Argentinian cartoonist Ricardo Siri, whose comic “Macanudo” is published in English under his pen name “Liniers,” says the strip was born out of time of social and economic crisis in Argentina. “My way of being punk was to be optimistic,” he said, talking to me by phone from his current home in Vermont, where he teaches at Dartmouth College. His coronavirus-themed work has been delicate and hopeful, often turning to the natural world for inspiration. In one full-panel strip, a girl and cat sit together, watching a butterfly make its way across a grassy field. The caption reads: “Taking care of each other will also be contagious.”

“I feel like when people are drowning, you can either throw them a life vest or an anvil,” Siri said. “Every now and then I allow myself to be angry in the strip, or pessimistic, or nihilistic. But I think the reason the comics page first existed, from the Pulitzer and Hearst years, is to give people something so they don’t jump out the window.”

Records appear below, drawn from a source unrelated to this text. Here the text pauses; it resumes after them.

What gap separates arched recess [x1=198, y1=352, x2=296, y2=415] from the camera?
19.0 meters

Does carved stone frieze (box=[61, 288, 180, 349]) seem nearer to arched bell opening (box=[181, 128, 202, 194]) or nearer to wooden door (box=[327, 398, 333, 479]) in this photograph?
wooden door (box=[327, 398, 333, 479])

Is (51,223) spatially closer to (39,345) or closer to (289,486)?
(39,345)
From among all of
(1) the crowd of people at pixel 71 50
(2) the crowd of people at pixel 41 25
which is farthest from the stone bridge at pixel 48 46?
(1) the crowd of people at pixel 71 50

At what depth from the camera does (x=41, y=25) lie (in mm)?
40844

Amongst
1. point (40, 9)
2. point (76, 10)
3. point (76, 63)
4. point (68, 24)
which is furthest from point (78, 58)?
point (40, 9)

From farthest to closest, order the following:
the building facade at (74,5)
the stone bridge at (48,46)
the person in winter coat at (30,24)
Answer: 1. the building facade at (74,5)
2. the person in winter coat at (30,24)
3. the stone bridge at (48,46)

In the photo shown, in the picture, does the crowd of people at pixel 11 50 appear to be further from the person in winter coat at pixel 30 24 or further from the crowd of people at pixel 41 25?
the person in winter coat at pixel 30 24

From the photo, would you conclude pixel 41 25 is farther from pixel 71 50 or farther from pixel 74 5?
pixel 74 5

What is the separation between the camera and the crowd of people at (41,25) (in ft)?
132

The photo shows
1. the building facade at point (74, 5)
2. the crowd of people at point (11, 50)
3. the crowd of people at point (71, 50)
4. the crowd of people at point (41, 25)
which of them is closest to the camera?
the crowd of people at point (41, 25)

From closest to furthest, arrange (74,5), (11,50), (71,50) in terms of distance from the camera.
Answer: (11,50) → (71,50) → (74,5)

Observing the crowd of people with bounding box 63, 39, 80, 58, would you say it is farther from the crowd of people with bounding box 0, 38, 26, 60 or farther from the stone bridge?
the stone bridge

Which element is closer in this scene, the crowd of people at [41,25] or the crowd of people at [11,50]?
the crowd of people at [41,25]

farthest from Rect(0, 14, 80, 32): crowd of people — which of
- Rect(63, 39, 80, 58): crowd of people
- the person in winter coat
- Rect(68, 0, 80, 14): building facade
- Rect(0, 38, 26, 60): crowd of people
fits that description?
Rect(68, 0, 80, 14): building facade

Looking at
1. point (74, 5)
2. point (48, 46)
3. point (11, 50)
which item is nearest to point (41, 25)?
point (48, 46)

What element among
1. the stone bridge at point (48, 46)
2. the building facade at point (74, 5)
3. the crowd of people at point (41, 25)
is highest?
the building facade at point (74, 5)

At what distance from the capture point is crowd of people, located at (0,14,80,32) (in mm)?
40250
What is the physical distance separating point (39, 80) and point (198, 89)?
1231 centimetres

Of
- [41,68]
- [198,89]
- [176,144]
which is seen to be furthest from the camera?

Greg smiles and holds his son. What he doesn’t see—but what is clearly visible to readers—is that Curtis is crying.

In a sense, the visual representation of COVID-19 is itself a cartoon—a multi-colored illustration of a spike protein-studded ball created by Alissa Eckert and Dan Higgins for the Centers for Disease Control and Prevention. (By contrast, Gardner notes that cartoonists in 1918 often used mosquitoes to represent the flu, due to the insects’ past association with sickness and death.) Eckert told The New York Times they were tasked with creating “an identity” for the coronavirus. But it took cartoonist Mark Tatulli to turn their image into a full-blown character. In Tatulli’s wincingly funny “Lio,” the Coronavirus might laugh menacingly or wait quietly in a doorway. In one chilling comic, it sits on the couch, watching the news. “It’s always weird seeing yourself on TV, ya know?” it says to a child.

To Gardner, these novel approaches to the novel coronavirus are a sign of hope for comics themselves. “If you want a media that can talk about it right now, and both comfort and educate, what does it better?” he said. “There’s social media, which is evil, and there are comics. It’s a moment where the comic strip, editorial cartooning, and web comics can talk about stuff as it’s happening, and they can build space for community in the moment—which is part of why comics and cartooning became so important in the first place.”

Added Gardner, “There’s a tone, a kind of intimacy, that the comic strip can capture that is really needed. I’m grateful for it.”

The most intimate moment in the current run of “Curtis” comes when Greg Wilkins is explaining to his son that because of social distancing, he can’t visit Mrs. Nelson in the hospital. Curtis pumps his fist and says, “Awwww, she’ll be all right!—Mrs. Nelson is a tough ol’ lady.” 

Greg smiles and holds his son. He praises him for his positive attitude. What he doesn’t see—but what is clearly visible to readers—is that Curtis is crying.

I told Billingsley that this devotion of a student to a teacher reminded me of a series in Charles M. Schulz’s “Peanuts,” when Linus is watching his beloved teacher Miss Othmar during a teacher’s strike, and she falls down with exhaustion.

“Remember, only Linus was close to Miss Othmar,” says Billingsley. “Lucy wasn’t. It can be a very special bond between a student and a certain teacher.”

In fact, he said, Mrs. Nelson was the name of his own third-grade teacher. “I didn’t have the best home life, growing up. I had a father who was very strict. It got to the point where I looked forward to going to school, because I was away from my father. I was one of those weird kids who was good friends with the principal.

“Mrs. Nelson was the first person who told my parents I had a career in artwork. She encouraged me, and from that time on I kept drawing.

“So when Curtis put his head behind his father, I quietly cried to myself, because I knew I was going to do this.”

Since that moment, there have been jokes in “Curtis” about Curtis saying that he’s bored and being handed a mop and bucket, and of Greg admitting to his son that he misses “being at work complaining about being at work.” But Billingsley said he’ll be returning to the story about Mrs. Nelson. He doesn’t know exactly when. Just like when it started, he said, he’ll be going by instinct.

“When it’s time to wrap this story up, I’ll know it.”